As to OWC products, I've used many, I recommend them pretty much without hesitation -- the only hesitation is cost. They are more expensive, but they are better. They dislike WD Green drives (I've talked extensively to one of their product development guys a couple of years ago) because they just saw too many failures, esp. when they were working in the RAID realms, but they've found little difference in reliability between the RAID and non-RAID scenario, other than RAID is a handy way to test more disks at once.

So, that's my opinion there. However, I'm an enterprise admin/architect specializing in, amongst other things, storage, and I'm very very picky about my storage. At home, I use Macs, and while I generally use the default storage internally, I use OWC external storage for backups, and it works. When I need performance in storage on the desktop level, I'd go to them in a heartbeat, though at home, I really don't. At work? I call guys like EMC and buy storage systems that are larger than refrigerators, but that's not relevant here. :-)

Personally, I'd go with them, and I'd just replace the WD green, or get another cage and use it as another drive, or I'd put it in and use it as a volume for low importance data.

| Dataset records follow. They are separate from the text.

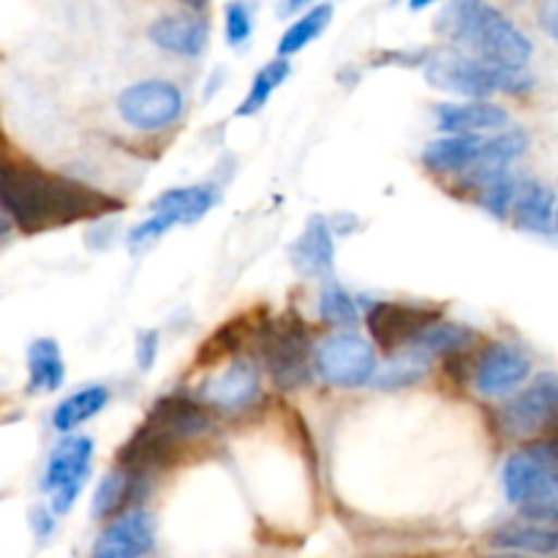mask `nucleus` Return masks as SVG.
Segmentation results:
<instances>
[{
    "instance_id": "f257e3e1",
    "label": "nucleus",
    "mask_w": 558,
    "mask_h": 558,
    "mask_svg": "<svg viewBox=\"0 0 558 558\" xmlns=\"http://www.w3.org/2000/svg\"><path fill=\"white\" fill-rule=\"evenodd\" d=\"M0 202L5 218L25 234L71 227L76 221H98L125 207L118 196L96 191L93 185L11 158H5L0 172Z\"/></svg>"
},
{
    "instance_id": "f03ea898",
    "label": "nucleus",
    "mask_w": 558,
    "mask_h": 558,
    "mask_svg": "<svg viewBox=\"0 0 558 558\" xmlns=\"http://www.w3.org/2000/svg\"><path fill=\"white\" fill-rule=\"evenodd\" d=\"M436 33L463 47V52L505 69H526L534 47L499 9L483 0H458L441 9Z\"/></svg>"
},
{
    "instance_id": "7ed1b4c3",
    "label": "nucleus",
    "mask_w": 558,
    "mask_h": 558,
    "mask_svg": "<svg viewBox=\"0 0 558 558\" xmlns=\"http://www.w3.org/2000/svg\"><path fill=\"white\" fill-rule=\"evenodd\" d=\"M425 80L434 87L456 96L472 98V101H485L496 93H526L534 85V76L526 69H505L488 60H480L463 49L441 47L434 49L425 63Z\"/></svg>"
},
{
    "instance_id": "20e7f679",
    "label": "nucleus",
    "mask_w": 558,
    "mask_h": 558,
    "mask_svg": "<svg viewBox=\"0 0 558 558\" xmlns=\"http://www.w3.org/2000/svg\"><path fill=\"white\" fill-rule=\"evenodd\" d=\"M262 363L272 385L283 392L300 390L311 381V343L305 322L298 314L270 322L262 330Z\"/></svg>"
},
{
    "instance_id": "39448f33",
    "label": "nucleus",
    "mask_w": 558,
    "mask_h": 558,
    "mask_svg": "<svg viewBox=\"0 0 558 558\" xmlns=\"http://www.w3.org/2000/svg\"><path fill=\"white\" fill-rule=\"evenodd\" d=\"M93 450H96V445H93L90 436H65L49 456L41 477V490L52 496L54 515L71 512L74 501L80 499L82 488L90 477Z\"/></svg>"
},
{
    "instance_id": "423d86ee",
    "label": "nucleus",
    "mask_w": 558,
    "mask_h": 558,
    "mask_svg": "<svg viewBox=\"0 0 558 558\" xmlns=\"http://www.w3.org/2000/svg\"><path fill=\"white\" fill-rule=\"evenodd\" d=\"M441 322V308L412 303H387L376 300L368 305L365 325H368L371 341L376 349L392 354L403 347H414L425 332Z\"/></svg>"
},
{
    "instance_id": "0eeeda50",
    "label": "nucleus",
    "mask_w": 558,
    "mask_h": 558,
    "mask_svg": "<svg viewBox=\"0 0 558 558\" xmlns=\"http://www.w3.org/2000/svg\"><path fill=\"white\" fill-rule=\"evenodd\" d=\"M319 376L330 385L354 390L376 379V352L357 332H338L330 336L314 354Z\"/></svg>"
},
{
    "instance_id": "6e6552de",
    "label": "nucleus",
    "mask_w": 558,
    "mask_h": 558,
    "mask_svg": "<svg viewBox=\"0 0 558 558\" xmlns=\"http://www.w3.org/2000/svg\"><path fill=\"white\" fill-rule=\"evenodd\" d=\"M499 423L510 439L548 434L558 423V376L539 374L526 390L501 407Z\"/></svg>"
},
{
    "instance_id": "1a4fd4ad",
    "label": "nucleus",
    "mask_w": 558,
    "mask_h": 558,
    "mask_svg": "<svg viewBox=\"0 0 558 558\" xmlns=\"http://www.w3.org/2000/svg\"><path fill=\"white\" fill-rule=\"evenodd\" d=\"M185 98L174 82L145 80L118 96V112L136 131H161L183 114Z\"/></svg>"
},
{
    "instance_id": "9d476101",
    "label": "nucleus",
    "mask_w": 558,
    "mask_h": 558,
    "mask_svg": "<svg viewBox=\"0 0 558 558\" xmlns=\"http://www.w3.org/2000/svg\"><path fill=\"white\" fill-rule=\"evenodd\" d=\"M142 425L180 452L185 441L210 434L213 420L196 398L185 396V392H172V396H163L153 403Z\"/></svg>"
},
{
    "instance_id": "9b49d317",
    "label": "nucleus",
    "mask_w": 558,
    "mask_h": 558,
    "mask_svg": "<svg viewBox=\"0 0 558 558\" xmlns=\"http://www.w3.org/2000/svg\"><path fill=\"white\" fill-rule=\"evenodd\" d=\"M532 374V360L515 347L507 343H494L477 360L474 371V387L488 398L512 396Z\"/></svg>"
},
{
    "instance_id": "f8f14e48",
    "label": "nucleus",
    "mask_w": 558,
    "mask_h": 558,
    "mask_svg": "<svg viewBox=\"0 0 558 558\" xmlns=\"http://www.w3.org/2000/svg\"><path fill=\"white\" fill-rule=\"evenodd\" d=\"M156 545V521L150 512L131 510L98 534L90 558H145Z\"/></svg>"
},
{
    "instance_id": "ddd939ff",
    "label": "nucleus",
    "mask_w": 558,
    "mask_h": 558,
    "mask_svg": "<svg viewBox=\"0 0 558 558\" xmlns=\"http://www.w3.org/2000/svg\"><path fill=\"white\" fill-rule=\"evenodd\" d=\"M556 466L558 452L548 445V441H537V445L523 447L521 452H515V456L505 463V472H501V485H505L507 501L521 507Z\"/></svg>"
},
{
    "instance_id": "4468645a",
    "label": "nucleus",
    "mask_w": 558,
    "mask_h": 558,
    "mask_svg": "<svg viewBox=\"0 0 558 558\" xmlns=\"http://www.w3.org/2000/svg\"><path fill=\"white\" fill-rule=\"evenodd\" d=\"M147 36L163 52L180 54V58H202L210 44V25L205 16L180 11V14L158 16Z\"/></svg>"
},
{
    "instance_id": "2eb2a0df",
    "label": "nucleus",
    "mask_w": 558,
    "mask_h": 558,
    "mask_svg": "<svg viewBox=\"0 0 558 558\" xmlns=\"http://www.w3.org/2000/svg\"><path fill=\"white\" fill-rule=\"evenodd\" d=\"M259 396V371L248 360H234L229 368L202 387V398L221 412H243Z\"/></svg>"
},
{
    "instance_id": "dca6fc26",
    "label": "nucleus",
    "mask_w": 558,
    "mask_h": 558,
    "mask_svg": "<svg viewBox=\"0 0 558 558\" xmlns=\"http://www.w3.org/2000/svg\"><path fill=\"white\" fill-rule=\"evenodd\" d=\"M147 483H150V474L131 472V469L123 466L109 472L107 477L98 483L96 494H93V518H96V521H109V518L118 515V512H123V515L131 512V505L145 499Z\"/></svg>"
},
{
    "instance_id": "f3484780",
    "label": "nucleus",
    "mask_w": 558,
    "mask_h": 558,
    "mask_svg": "<svg viewBox=\"0 0 558 558\" xmlns=\"http://www.w3.org/2000/svg\"><path fill=\"white\" fill-rule=\"evenodd\" d=\"M526 147H529V136H526V131H521V129L501 131V134L485 140L477 163H474V167L466 172L469 183L488 185V183H494V180L510 174L507 169L512 167V161H518V158L526 153Z\"/></svg>"
},
{
    "instance_id": "a211bd4d",
    "label": "nucleus",
    "mask_w": 558,
    "mask_h": 558,
    "mask_svg": "<svg viewBox=\"0 0 558 558\" xmlns=\"http://www.w3.org/2000/svg\"><path fill=\"white\" fill-rule=\"evenodd\" d=\"M510 123V114L490 101L466 104H439L436 107V125L450 136H477V131L501 129Z\"/></svg>"
},
{
    "instance_id": "6ab92c4d",
    "label": "nucleus",
    "mask_w": 558,
    "mask_h": 558,
    "mask_svg": "<svg viewBox=\"0 0 558 558\" xmlns=\"http://www.w3.org/2000/svg\"><path fill=\"white\" fill-rule=\"evenodd\" d=\"M289 259H292L294 270L300 276H325L330 272L332 259H336V240H332L330 223L322 216H314L308 227L303 229L298 240L289 248Z\"/></svg>"
},
{
    "instance_id": "aec40b11",
    "label": "nucleus",
    "mask_w": 558,
    "mask_h": 558,
    "mask_svg": "<svg viewBox=\"0 0 558 558\" xmlns=\"http://www.w3.org/2000/svg\"><path fill=\"white\" fill-rule=\"evenodd\" d=\"M556 196L539 180H521V191H518L515 202V227L526 229V232L548 234L556 229Z\"/></svg>"
},
{
    "instance_id": "412c9836",
    "label": "nucleus",
    "mask_w": 558,
    "mask_h": 558,
    "mask_svg": "<svg viewBox=\"0 0 558 558\" xmlns=\"http://www.w3.org/2000/svg\"><path fill=\"white\" fill-rule=\"evenodd\" d=\"M490 545L510 554H534V556H558V526L543 523H507L490 534Z\"/></svg>"
},
{
    "instance_id": "4be33fe9",
    "label": "nucleus",
    "mask_w": 558,
    "mask_h": 558,
    "mask_svg": "<svg viewBox=\"0 0 558 558\" xmlns=\"http://www.w3.org/2000/svg\"><path fill=\"white\" fill-rule=\"evenodd\" d=\"M218 205V191L213 185H180V189L163 191L153 202V213H163L174 223H196Z\"/></svg>"
},
{
    "instance_id": "5701e85b",
    "label": "nucleus",
    "mask_w": 558,
    "mask_h": 558,
    "mask_svg": "<svg viewBox=\"0 0 558 558\" xmlns=\"http://www.w3.org/2000/svg\"><path fill=\"white\" fill-rule=\"evenodd\" d=\"M483 142L480 136H445L425 147L423 161L434 172H469L477 163Z\"/></svg>"
},
{
    "instance_id": "b1692460",
    "label": "nucleus",
    "mask_w": 558,
    "mask_h": 558,
    "mask_svg": "<svg viewBox=\"0 0 558 558\" xmlns=\"http://www.w3.org/2000/svg\"><path fill=\"white\" fill-rule=\"evenodd\" d=\"M27 374H31V392H58L65 379V363L58 341L38 338L27 349Z\"/></svg>"
},
{
    "instance_id": "393cba45",
    "label": "nucleus",
    "mask_w": 558,
    "mask_h": 558,
    "mask_svg": "<svg viewBox=\"0 0 558 558\" xmlns=\"http://www.w3.org/2000/svg\"><path fill=\"white\" fill-rule=\"evenodd\" d=\"M109 403V390L104 385H90L76 390L74 396H69L65 401H60L52 412V425L58 434L69 436L71 430H76L80 425H85L87 420L96 417L104 407Z\"/></svg>"
},
{
    "instance_id": "a878e982",
    "label": "nucleus",
    "mask_w": 558,
    "mask_h": 558,
    "mask_svg": "<svg viewBox=\"0 0 558 558\" xmlns=\"http://www.w3.org/2000/svg\"><path fill=\"white\" fill-rule=\"evenodd\" d=\"M332 11H336L332 9V3H322L305 11L303 16H298V20L289 25V31L281 36V41H278V54L287 60L292 58V54H298L300 49L308 47L311 41H316V38L325 33V27L330 25Z\"/></svg>"
},
{
    "instance_id": "bb28decb",
    "label": "nucleus",
    "mask_w": 558,
    "mask_h": 558,
    "mask_svg": "<svg viewBox=\"0 0 558 558\" xmlns=\"http://www.w3.org/2000/svg\"><path fill=\"white\" fill-rule=\"evenodd\" d=\"M474 338L477 336H474V330H469V327L439 322V325L430 327V330L414 343L412 352L425 354V357H430V354H445V357H452V354L466 352V349L474 343Z\"/></svg>"
},
{
    "instance_id": "cd10ccee",
    "label": "nucleus",
    "mask_w": 558,
    "mask_h": 558,
    "mask_svg": "<svg viewBox=\"0 0 558 558\" xmlns=\"http://www.w3.org/2000/svg\"><path fill=\"white\" fill-rule=\"evenodd\" d=\"M289 74H292L289 60L278 58L272 60V63H267L265 69L254 76V82H251L248 96H245V101L238 107V118H251V114L262 112L265 104L270 101L272 93H276V87H281L283 82L289 80Z\"/></svg>"
},
{
    "instance_id": "c85d7f7f",
    "label": "nucleus",
    "mask_w": 558,
    "mask_h": 558,
    "mask_svg": "<svg viewBox=\"0 0 558 558\" xmlns=\"http://www.w3.org/2000/svg\"><path fill=\"white\" fill-rule=\"evenodd\" d=\"M319 319L332 327H354L360 322L357 303L352 294L336 281H327L319 294Z\"/></svg>"
},
{
    "instance_id": "c756f323",
    "label": "nucleus",
    "mask_w": 558,
    "mask_h": 558,
    "mask_svg": "<svg viewBox=\"0 0 558 558\" xmlns=\"http://www.w3.org/2000/svg\"><path fill=\"white\" fill-rule=\"evenodd\" d=\"M428 371L430 357L412 352L407 354V357H398L392 365H387V368L374 379V387H379V390H403V387H412L417 385L420 379H425Z\"/></svg>"
},
{
    "instance_id": "7c9ffc66",
    "label": "nucleus",
    "mask_w": 558,
    "mask_h": 558,
    "mask_svg": "<svg viewBox=\"0 0 558 558\" xmlns=\"http://www.w3.org/2000/svg\"><path fill=\"white\" fill-rule=\"evenodd\" d=\"M526 521L558 526V466L539 483V488L521 505Z\"/></svg>"
},
{
    "instance_id": "2f4dec72",
    "label": "nucleus",
    "mask_w": 558,
    "mask_h": 558,
    "mask_svg": "<svg viewBox=\"0 0 558 558\" xmlns=\"http://www.w3.org/2000/svg\"><path fill=\"white\" fill-rule=\"evenodd\" d=\"M245 332H248V327H245V319L229 322V325H223L221 330H216L210 338H207L205 343H202L196 363H199V365H216V363H221L223 357H229V354L240 352V347H243V341H245Z\"/></svg>"
},
{
    "instance_id": "473e14b6",
    "label": "nucleus",
    "mask_w": 558,
    "mask_h": 558,
    "mask_svg": "<svg viewBox=\"0 0 558 558\" xmlns=\"http://www.w3.org/2000/svg\"><path fill=\"white\" fill-rule=\"evenodd\" d=\"M518 191H521V180H515L512 174L494 180V183L483 185V194H480V205L490 213L494 218H510L515 210Z\"/></svg>"
},
{
    "instance_id": "72a5a7b5",
    "label": "nucleus",
    "mask_w": 558,
    "mask_h": 558,
    "mask_svg": "<svg viewBox=\"0 0 558 558\" xmlns=\"http://www.w3.org/2000/svg\"><path fill=\"white\" fill-rule=\"evenodd\" d=\"M172 227H178L172 218L163 216V213H153L150 218H145V221L136 223V227L131 229L129 245L131 248H145V245L156 243V240L161 238V234H167Z\"/></svg>"
},
{
    "instance_id": "f704fd0d",
    "label": "nucleus",
    "mask_w": 558,
    "mask_h": 558,
    "mask_svg": "<svg viewBox=\"0 0 558 558\" xmlns=\"http://www.w3.org/2000/svg\"><path fill=\"white\" fill-rule=\"evenodd\" d=\"M254 31V14L245 3H229L227 5V41L229 47H240L251 38Z\"/></svg>"
},
{
    "instance_id": "c9c22d12",
    "label": "nucleus",
    "mask_w": 558,
    "mask_h": 558,
    "mask_svg": "<svg viewBox=\"0 0 558 558\" xmlns=\"http://www.w3.org/2000/svg\"><path fill=\"white\" fill-rule=\"evenodd\" d=\"M156 354H158V332L156 330H145L136 336V365L142 371H150L156 365Z\"/></svg>"
},
{
    "instance_id": "e433bc0d",
    "label": "nucleus",
    "mask_w": 558,
    "mask_h": 558,
    "mask_svg": "<svg viewBox=\"0 0 558 558\" xmlns=\"http://www.w3.org/2000/svg\"><path fill=\"white\" fill-rule=\"evenodd\" d=\"M54 512H49L47 507H33L31 510V529L38 539H47L54 532Z\"/></svg>"
},
{
    "instance_id": "4c0bfd02",
    "label": "nucleus",
    "mask_w": 558,
    "mask_h": 558,
    "mask_svg": "<svg viewBox=\"0 0 558 558\" xmlns=\"http://www.w3.org/2000/svg\"><path fill=\"white\" fill-rule=\"evenodd\" d=\"M537 16H539V25H543V31L558 41V0H550V3L539 5Z\"/></svg>"
},
{
    "instance_id": "58836bf2",
    "label": "nucleus",
    "mask_w": 558,
    "mask_h": 558,
    "mask_svg": "<svg viewBox=\"0 0 558 558\" xmlns=\"http://www.w3.org/2000/svg\"><path fill=\"white\" fill-rule=\"evenodd\" d=\"M545 441H548V445H550V447H554V450L558 452V423L554 425V428H550V430H548V439H545Z\"/></svg>"
},
{
    "instance_id": "ea45409f",
    "label": "nucleus",
    "mask_w": 558,
    "mask_h": 558,
    "mask_svg": "<svg viewBox=\"0 0 558 558\" xmlns=\"http://www.w3.org/2000/svg\"><path fill=\"white\" fill-rule=\"evenodd\" d=\"M298 9H303V3H287V5H278V14H292V11H298Z\"/></svg>"
},
{
    "instance_id": "a19ab883",
    "label": "nucleus",
    "mask_w": 558,
    "mask_h": 558,
    "mask_svg": "<svg viewBox=\"0 0 558 558\" xmlns=\"http://www.w3.org/2000/svg\"><path fill=\"white\" fill-rule=\"evenodd\" d=\"M490 558H526V556H518V554H501V556H490Z\"/></svg>"
},
{
    "instance_id": "79ce46f5",
    "label": "nucleus",
    "mask_w": 558,
    "mask_h": 558,
    "mask_svg": "<svg viewBox=\"0 0 558 558\" xmlns=\"http://www.w3.org/2000/svg\"><path fill=\"white\" fill-rule=\"evenodd\" d=\"M556 232H558V210H556Z\"/></svg>"
}]
</instances>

Drobo, I don't know, but I IM'ed a couple of people and it was like telling Vader that Amidala was dead. So, yeah, I'd not do that.

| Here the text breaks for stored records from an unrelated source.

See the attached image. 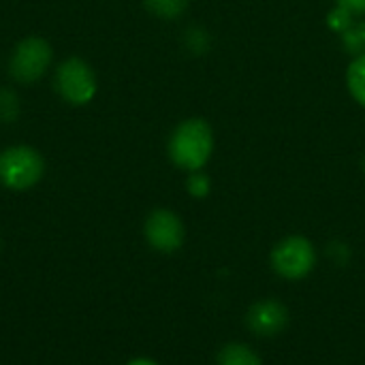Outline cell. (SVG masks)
Here are the masks:
<instances>
[{
	"label": "cell",
	"instance_id": "6da1fadb",
	"mask_svg": "<svg viewBox=\"0 0 365 365\" xmlns=\"http://www.w3.org/2000/svg\"><path fill=\"white\" fill-rule=\"evenodd\" d=\"M214 152V133L203 118L184 120L169 139V158L188 173L201 171Z\"/></svg>",
	"mask_w": 365,
	"mask_h": 365
},
{
	"label": "cell",
	"instance_id": "7a4b0ae2",
	"mask_svg": "<svg viewBox=\"0 0 365 365\" xmlns=\"http://www.w3.org/2000/svg\"><path fill=\"white\" fill-rule=\"evenodd\" d=\"M269 263L276 276L297 282L308 278L317 267V248L304 235H289L274 246Z\"/></svg>",
	"mask_w": 365,
	"mask_h": 365
},
{
	"label": "cell",
	"instance_id": "3957f363",
	"mask_svg": "<svg viewBox=\"0 0 365 365\" xmlns=\"http://www.w3.org/2000/svg\"><path fill=\"white\" fill-rule=\"evenodd\" d=\"M45 160L30 145H13L0 152V184L9 190H28L43 178Z\"/></svg>",
	"mask_w": 365,
	"mask_h": 365
},
{
	"label": "cell",
	"instance_id": "277c9868",
	"mask_svg": "<svg viewBox=\"0 0 365 365\" xmlns=\"http://www.w3.org/2000/svg\"><path fill=\"white\" fill-rule=\"evenodd\" d=\"M51 62V47L41 36L24 38L9 60V75L19 83H32L41 79Z\"/></svg>",
	"mask_w": 365,
	"mask_h": 365
},
{
	"label": "cell",
	"instance_id": "5b68a950",
	"mask_svg": "<svg viewBox=\"0 0 365 365\" xmlns=\"http://www.w3.org/2000/svg\"><path fill=\"white\" fill-rule=\"evenodd\" d=\"M56 88L66 103L86 105L96 94L94 71L81 58H68L56 71Z\"/></svg>",
	"mask_w": 365,
	"mask_h": 365
},
{
	"label": "cell",
	"instance_id": "8992f818",
	"mask_svg": "<svg viewBox=\"0 0 365 365\" xmlns=\"http://www.w3.org/2000/svg\"><path fill=\"white\" fill-rule=\"evenodd\" d=\"M143 235H145V242L156 252L171 255V252L182 248L184 237H186V229H184L182 218L175 212L160 207V210H154L145 218Z\"/></svg>",
	"mask_w": 365,
	"mask_h": 365
},
{
	"label": "cell",
	"instance_id": "52a82bcc",
	"mask_svg": "<svg viewBox=\"0 0 365 365\" xmlns=\"http://www.w3.org/2000/svg\"><path fill=\"white\" fill-rule=\"evenodd\" d=\"M289 319H291L289 308L280 299L267 297L255 302L248 308L246 327L259 338H276L289 327Z\"/></svg>",
	"mask_w": 365,
	"mask_h": 365
},
{
	"label": "cell",
	"instance_id": "ba28073f",
	"mask_svg": "<svg viewBox=\"0 0 365 365\" xmlns=\"http://www.w3.org/2000/svg\"><path fill=\"white\" fill-rule=\"evenodd\" d=\"M218 365H263V359L244 342H229L218 351L216 357Z\"/></svg>",
	"mask_w": 365,
	"mask_h": 365
},
{
	"label": "cell",
	"instance_id": "9c48e42d",
	"mask_svg": "<svg viewBox=\"0 0 365 365\" xmlns=\"http://www.w3.org/2000/svg\"><path fill=\"white\" fill-rule=\"evenodd\" d=\"M346 86L349 92L353 94V98L365 107V53L357 56L346 71Z\"/></svg>",
	"mask_w": 365,
	"mask_h": 365
},
{
	"label": "cell",
	"instance_id": "30bf717a",
	"mask_svg": "<svg viewBox=\"0 0 365 365\" xmlns=\"http://www.w3.org/2000/svg\"><path fill=\"white\" fill-rule=\"evenodd\" d=\"M143 4L160 19H175L188 9V0H143Z\"/></svg>",
	"mask_w": 365,
	"mask_h": 365
},
{
	"label": "cell",
	"instance_id": "8fae6325",
	"mask_svg": "<svg viewBox=\"0 0 365 365\" xmlns=\"http://www.w3.org/2000/svg\"><path fill=\"white\" fill-rule=\"evenodd\" d=\"M342 41H344V47L355 53V56H361L365 53V24L364 21H357V24H351L346 30H342Z\"/></svg>",
	"mask_w": 365,
	"mask_h": 365
},
{
	"label": "cell",
	"instance_id": "7c38bea8",
	"mask_svg": "<svg viewBox=\"0 0 365 365\" xmlns=\"http://www.w3.org/2000/svg\"><path fill=\"white\" fill-rule=\"evenodd\" d=\"M188 192L192 195V197H197V199H203V197H207V192H210V188H212V184H210V178L205 175V173H201V171H195V173H190V178H188Z\"/></svg>",
	"mask_w": 365,
	"mask_h": 365
},
{
	"label": "cell",
	"instance_id": "4fadbf2b",
	"mask_svg": "<svg viewBox=\"0 0 365 365\" xmlns=\"http://www.w3.org/2000/svg\"><path fill=\"white\" fill-rule=\"evenodd\" d=\"M15 115H17V98H15L11 92L2 90V92H0V118H2L4 122H9V120H13Z\"/></svg>",
	"mask_w": 365,
	"mask_h": 365
},
{
	"label": "cell",
	"instance_id": "5bb4252c",
	"mask_svg": "<svg viewBox=\"0 0 365 365\" xmlns=\"http://www.w3.org/2000/svg\"><path fill=\"white\" fill-rule=\"evenodd\" d=\"M336 4L349 15H365V0H336Z\"/></svg>",
	"mask_w": 365,
	"mask_h": 365
},
{
	"label": "cell",
	"instance_id": "9a60e30c",
	"mask_svg": "<svg viewBox=\"0 0 365 365\" xmlns=\"http://www.w3.org/2000/svg\"><path fill=\"white\" fill-rule=\"evenodd\" d=\"M126 365H158L154 359H150V357H135V359H130Z\"/></svg>",
	"mask_w": 365,
	"mask_h": 365
},
{
	"label": "cell",
	"instance_id": "2e32d148",
	"mask_svg": "<svg viewBox=\"0 0 365 365\" xmlns=\"http://www.w3.org/2000/svg\"><path fill=\"white\" fill-rule=\"evenodd\" d=\"M364 169H365V158H364Z\"/></svg>",
	"mask_w": 365,
	"mask_h": 365
}]
</instances>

Also: Advice. Mirror your backup drive. Those time machine snapshots are really, really nice, and it sucks if your backup drive dies and you lose them. Having a mirrored backup drive means you can lose one and still have your drive history. Well worth the extra cost. Also: Put your backup drive where you can reach it, so when the smoke detector goes off, you grab that disk on your way out the door.
posted by eriko at 7:07 AM on June 17, 2015

Response by poster: Thanks for all the responses so far. I do have an older OWC Mercury Elite Pro that's been working great, but I just got the 4TB WD Green drive (which now sounds like a bad idea) and found that it doesn't support 4TB drives.

Based on the replies so far I'm leaning towards OWC again, but maybe a single drive enclosure this time. Please keep the suggestions coming!
posted by DakotaPaul at 9:50 AM on June 17, 2015

nthing the OWC enclosure - I've got a 2-bay one at the recommendation of several people who have more elaborate ones (most of which were Apple Geniuses at one point or another) and, other than needing to replace the fan, it still works great. The problem with the Green drives - any of 'em, not just Western Digital's - is that they are very aggressive about spinning down to save power, which, to a RAID controller, says "whoopsie the disk went away REBUILD THE ARRAY". (I had a lot of problems with this when I had a bunch of WD Green drives in a software RAID on a Linux machine. My 4 1.5TB disks are still chugging away, though I will note I am solidly in the "it's a hard drive, it's going to fail" camp wrt reliability there.)

FWIW, the last external I got was this WD Elements drive in 4TB. It was real cheap and seems to work pretty well through the fairly short amount of time I've had it. I would have gotten just a couple of decent, 7200-rpm disks to put in my OWC enclosure but this was cheaper than buying a bare drive... I have a virtual machine on there that does not seem to be any worse for the wear from being on an external disk, but I have no clue as to what kind of drive is actually in the thing.
posted by mrg at 11:22 AM on June 17, 2015

I have the mediasonic quad bay. I bought it in fall of 2012 and it's been rock-solid the whole time. And, yes, I primarily use it for my plex server.